# Greenboard, Showers and Hot Mop



## ddawg16 (Aug 15, 2011)

It's amazing to see how construction methods differ by location. It's also amazing to see how answers differ on this forum.

Greenboard.....yes, I did search....and read a gauntlet of different answers.

What I concluded....greenboard is ok for the ceiling of the shower....

If your going to put tile on it and it will get wet all the time...do NOT use green board....use cement board or hardibacker.

Do NOT put a water proof coating on the cement board/hardibacker.

DO put a water proof membrane *behind *the cement board/hardibacker.

I will be doing hot mop in my showers.....I've done so much research on it....and what I basically concluded....it's pretty much a local thing to California...mainly because our weather (and temps) are easy on it. What I also concluded....while I found lots of 'other' options, I could not find anything that said it was bad or wrong. As with so many other 'old school' methods, the success seems to depend on it being properly installed. And when properly installed, it seems to be a very cost effective and long lasting shower pan.

So...with that said...I've started the blocking....



I should be finished tonight. Once done, the hot mop guy comes in...puts down a mortar bed...then the hot mop which is several layers of felt and hot tar. 
Once done I put up tar paper overlaping the hot mop...then my hardibacker so that it overlaps the hot mop edge by a couple of inches....hence, any moisture that gets past the hardibacker hits the tar paper and then just goes down over the hot mop...through the mortar and into the drain.
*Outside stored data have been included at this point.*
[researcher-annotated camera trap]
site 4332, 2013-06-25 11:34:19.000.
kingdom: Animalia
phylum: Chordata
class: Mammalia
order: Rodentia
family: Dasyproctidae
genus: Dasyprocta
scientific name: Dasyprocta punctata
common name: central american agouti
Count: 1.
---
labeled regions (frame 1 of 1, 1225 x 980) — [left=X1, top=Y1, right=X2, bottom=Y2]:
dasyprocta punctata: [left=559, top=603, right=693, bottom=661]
No questions this round....unless someone sees any issues with my plans.....I'm just more or less thinking out loud...because once I start...I'm pretty much committed.


----------



## ToolSeeker (Sep 19, 2012)

Have never heard of that method. That neither makes it good or bad. Just seems like a lot compared to just using membrane and sand mix. But hey if it works for you go for it.


----------



## Nailbags (Feb 1, 2012)

ddawg16 said:


> It's amazing to see how construction methods differ by location. It's also amazing to see how answers differ on this forum.
> 
> Greenboard.....yes, I did search....and read a gauntlet of different answers.
> 
> ...


Great job you should be very happy with it. if the hot mop is done right. it should out live your grand kids kids. just for those out side of the hot dry arid desserts don't do a hot mop. LA Cali and Arizona places like that. else were to cold in the winter time.


----------



## CitadelBlue (May 23, 2013)

Appreciate explaining hot mop ....Have heard the term but never what it was !!!


----------